EXAREME: IaaS clouds in Optique

Image courtesy of Perspecsys.

Modern applications face the need to process large amount of data. Such processing tasks are typically expressed using high-level APIs or languages and are transformed into data intensive workflows, or simply, dataflows.

Infrastructure-as-a-Service (IaaS) clouds have become attractive platforms for large-scale dataflow processing. In the Optique project, the Ontology-Based Data Access paradigm (OBDA) offers end-users homogeneous declarative access to vast amounts of relational data (both static and streaming) that may be spread across multiple, federated databases. User queries are transformed into complex SQL expressions that cannot be handled efficiently by existing relational databases. Exareme [1], with its IaaS architecture fulfills the need to process in a cost-effective manner complex dataflows in distributed OBDA systems.

With Exareme, our goal has been to develop an efficient and flexible system that elevates the computational model of clouds by i) enhancing the elasticity properties of IaaS clouds, ii) defining language abstractions that can declaratively express data parallelism and complex computations using user-defined-functions (UDFs), iii) providing efficient execution of UDFs using Just-In-Time (JIT) tracing compilation techniques.

The unique features of Exareme are summarized as follows:

Elasticity: Exareme elevates elasticity to a first-class-citizen in cloud computing. System components are especially designed for elastic computing.

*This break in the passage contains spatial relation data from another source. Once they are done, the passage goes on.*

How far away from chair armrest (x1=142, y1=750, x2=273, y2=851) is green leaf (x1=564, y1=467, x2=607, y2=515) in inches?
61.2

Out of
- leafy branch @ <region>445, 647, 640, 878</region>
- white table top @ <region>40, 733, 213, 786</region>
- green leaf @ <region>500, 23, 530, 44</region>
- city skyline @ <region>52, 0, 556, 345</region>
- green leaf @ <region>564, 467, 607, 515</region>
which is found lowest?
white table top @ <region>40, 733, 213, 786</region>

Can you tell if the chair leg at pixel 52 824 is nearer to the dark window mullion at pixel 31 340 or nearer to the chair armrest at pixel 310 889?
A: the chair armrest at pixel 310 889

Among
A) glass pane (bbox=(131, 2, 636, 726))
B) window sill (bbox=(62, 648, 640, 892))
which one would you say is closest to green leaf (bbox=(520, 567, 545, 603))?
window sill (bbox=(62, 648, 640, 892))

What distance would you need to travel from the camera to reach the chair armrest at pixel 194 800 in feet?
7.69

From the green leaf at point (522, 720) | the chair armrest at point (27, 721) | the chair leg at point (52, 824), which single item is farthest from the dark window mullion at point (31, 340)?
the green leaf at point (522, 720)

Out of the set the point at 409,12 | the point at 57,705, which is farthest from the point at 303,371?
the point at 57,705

Exareme manages dynamically the size of the allocated virtual infrastructure and offers the concept of multi-dimensional optimization providing trade-offs between time and execution cost.

Declarative processing: The system offers a high level language (ExaQL) with appropriate syntax to declare data parallelism, which enables Exareme to scale automatically and choose the appropriate degree of parallelism in each case. ExaQL is based on SQL, enhanced with a syntax that makes it easy to write data pipelines.

Native UDF execution: Exareme natively supports UDFs with arbitrary user code. The engine blends the execution of UDFs together with relational operators using JIT tracing compilation techniques. This greatly speeds up the execution as it reduces context switches, and most importantly, only the relevant execution traces are used, allowing the engine to perform optimizations at runtime that are not possible when the query is precompiled.

In addition to the above, the system has the following features that are specifically tailored to the needs of the Optique platform:

  • Exareme incorporates state of the art techniques for common subexpression identification in the SQL expressions resulting from the ontology mappings. The optimizer identifies intermediate results that could be used more than once in a complex OBDA query and takes a cost-based decision regarding the materialization and reuse of these results.
  • Exareme provides efficient real-time processing of stream data. When connected to the stream-temporal sub-module of the Optique platform, it permits efficient execution of multiple queries on sensor value streams, in a distributed manner, capitalizing on the scalability provided by the IaaS cloud.
  • Exareme enables processing of complex dataflows that span multiple connected databases. In the federated mode of execution, the optimizer makes intelligent decisions on how these dataflows should be federated across multiple systems and the IaaS cloud, reducing data movement and increasing parallelism.Yannis Ioannidis

Author is Professor Yannis Ioannidis. He is Professor at the Department of Informatics and Telecommunication of the University of Athens (UoA), and the leader of the UoA Optique team.

[1] Exareme, The name is inspired, on the one hand, by hexareme, an ancient Greek type of warship with six rows of oars moving in a coordinated fashion to obtain great speed and agility, and on the other hand, by the long-term goal of exascale data processing. Reference; http://www.exareme.org/.